“Lost Modernists” is a double-faceted phrase. First, it broadly refers to writers from the Modernist period of literature that have since fallen from the literary canon, making them contemporarily “lost.” Second, the term concurrently alludes to specific Modernist writers ascribed to comprising the Lost Generation. “Lost Generation” became a term after Gertrude Stein supposedly overheard a mechanic say, “You are all a lost generation.” Ernest Hemingway immortalized these words in an epigraph found in The Sun Also Rises. Lost Generation literature envelops a category of artists that lived through and wrote during and/or after World War I. Some of these individuals — such as Sylvia Beach, F. Scott Fitzgerald, and Gertrude Stein — were American expatriates residing in Paris during the 1920s and 1930s. Lost Generation writers are rendered “lost” due to the widespread cultural, emotional, and psychological impacts of World War I. Despite any disdain for the phrase, which Hemingway had, writers from this time period that collected their sentiments and sculpted them into writing are considered to be a part of the Lost Generation.

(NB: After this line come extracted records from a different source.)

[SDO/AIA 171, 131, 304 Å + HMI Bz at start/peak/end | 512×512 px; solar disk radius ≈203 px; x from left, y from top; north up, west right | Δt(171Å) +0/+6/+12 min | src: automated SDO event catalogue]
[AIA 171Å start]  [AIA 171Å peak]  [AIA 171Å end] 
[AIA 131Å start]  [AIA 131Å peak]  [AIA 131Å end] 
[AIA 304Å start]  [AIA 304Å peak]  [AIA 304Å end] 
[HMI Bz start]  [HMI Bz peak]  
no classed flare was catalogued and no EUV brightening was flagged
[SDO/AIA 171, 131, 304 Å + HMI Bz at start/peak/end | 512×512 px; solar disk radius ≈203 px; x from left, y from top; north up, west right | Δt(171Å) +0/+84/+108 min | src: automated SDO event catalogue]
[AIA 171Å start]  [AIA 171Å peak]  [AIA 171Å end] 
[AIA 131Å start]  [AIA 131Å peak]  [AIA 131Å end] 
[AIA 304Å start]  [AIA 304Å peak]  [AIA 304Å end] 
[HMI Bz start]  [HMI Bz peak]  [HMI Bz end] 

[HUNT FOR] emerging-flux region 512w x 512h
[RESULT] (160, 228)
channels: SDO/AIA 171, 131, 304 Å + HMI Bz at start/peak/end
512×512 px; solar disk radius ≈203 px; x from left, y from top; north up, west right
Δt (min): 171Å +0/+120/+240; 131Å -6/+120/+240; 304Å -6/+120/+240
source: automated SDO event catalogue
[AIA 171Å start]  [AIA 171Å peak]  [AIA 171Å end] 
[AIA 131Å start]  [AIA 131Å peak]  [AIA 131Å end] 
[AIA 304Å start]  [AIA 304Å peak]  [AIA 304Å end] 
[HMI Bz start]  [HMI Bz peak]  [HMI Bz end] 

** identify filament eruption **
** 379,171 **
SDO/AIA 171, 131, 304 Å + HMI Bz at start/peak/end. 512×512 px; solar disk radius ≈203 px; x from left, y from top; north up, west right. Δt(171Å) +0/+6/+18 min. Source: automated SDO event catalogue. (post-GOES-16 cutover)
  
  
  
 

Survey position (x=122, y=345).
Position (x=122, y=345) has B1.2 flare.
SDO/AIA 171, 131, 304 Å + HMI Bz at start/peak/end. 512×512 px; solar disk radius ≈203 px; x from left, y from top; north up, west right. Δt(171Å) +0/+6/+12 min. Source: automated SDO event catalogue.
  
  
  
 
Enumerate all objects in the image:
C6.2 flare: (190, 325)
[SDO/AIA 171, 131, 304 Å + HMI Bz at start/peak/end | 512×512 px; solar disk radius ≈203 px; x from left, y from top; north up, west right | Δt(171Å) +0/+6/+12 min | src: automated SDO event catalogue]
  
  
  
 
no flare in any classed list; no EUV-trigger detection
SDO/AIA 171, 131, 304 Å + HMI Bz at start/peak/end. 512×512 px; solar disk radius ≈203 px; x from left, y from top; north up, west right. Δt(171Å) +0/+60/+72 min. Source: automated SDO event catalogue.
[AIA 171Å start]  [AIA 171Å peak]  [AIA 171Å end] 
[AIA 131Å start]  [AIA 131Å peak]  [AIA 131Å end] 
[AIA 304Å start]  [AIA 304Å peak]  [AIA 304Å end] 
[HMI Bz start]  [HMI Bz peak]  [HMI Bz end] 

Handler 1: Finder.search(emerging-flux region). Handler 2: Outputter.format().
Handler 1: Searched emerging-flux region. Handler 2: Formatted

Due to the various connotations of “Lost Modernists,” future posts will focus on both Modernist writers who are less-known in today’s literature and culture, and also authors that specifically fall under the categorization of being a Lost Generation writer. The primary focal point of this website is to provide the public with information about these writers in the form of book synopses, biographies, interviews, supplementary information and resources, and generalized insight. Additionally, looking at not-so-popular texts by more well-known writers, here, serves to exhume and revive works that rarely receive attention in the 21st century. Focusing on genres that certain Modernist writers are not commonly associated with is another point of interest. For example, we seldom read or learn about Hemingway’s satire The Torrents of Spring, Thomas Wolfe’s short stories, or William Faulkner’s poetry.
Under the “Blog” dropdown on this website, you have the ability to explore several webpages of writings. The first option is “Lost Modernists,” which contains a broad array information about “Lost Modernist” writers and books. The second option is “Mini Authorial Profiles,” where you can read abbreviated write-ups about various writers. The third option is “Rare Books.” This tab enables you to peruse various pieces in my private collection of Modernist literature. The fourth option, “Interviews,” holds transcribed interviews with professors, fellow book collectors, bookstore personnel, literary enthusiasts, literature students, and more. Lastly, “Quotes” contains an amalgamation of an amalgamation of quotes by “Lost Modernist” writers that can be found in their novels, interviews, articles, poems, etc.
Even though this website is in its early stages, it will ideally become a place for writers — lost and found — to be recognized. Further, it will provide visitors with a plethora of information to satiate the palates of those seeking content about writers who have shaped, contorted, and influenced our conceptualizations of a novel’s style and substance. (That being said, Modernist writers that fall outside the parameters of being a “Lost Modernist” may be featured from time to time.) Interviews and works spotlighted from the aforementioned collection will also illuminate Modernist culture, zeitgeist, and literary preferences that may be the same in today’s world or not. Signed, first editions of works by James Joyce, Sylvia Beach, William Faulkner, John Steinbeck, Djuna Barnes, Sherwood Anderson, Thomas Wolfe, T.S. Eliot, and Ernest Hemingway are some writers complement the rare book collection of “Lost Modernist” fiction.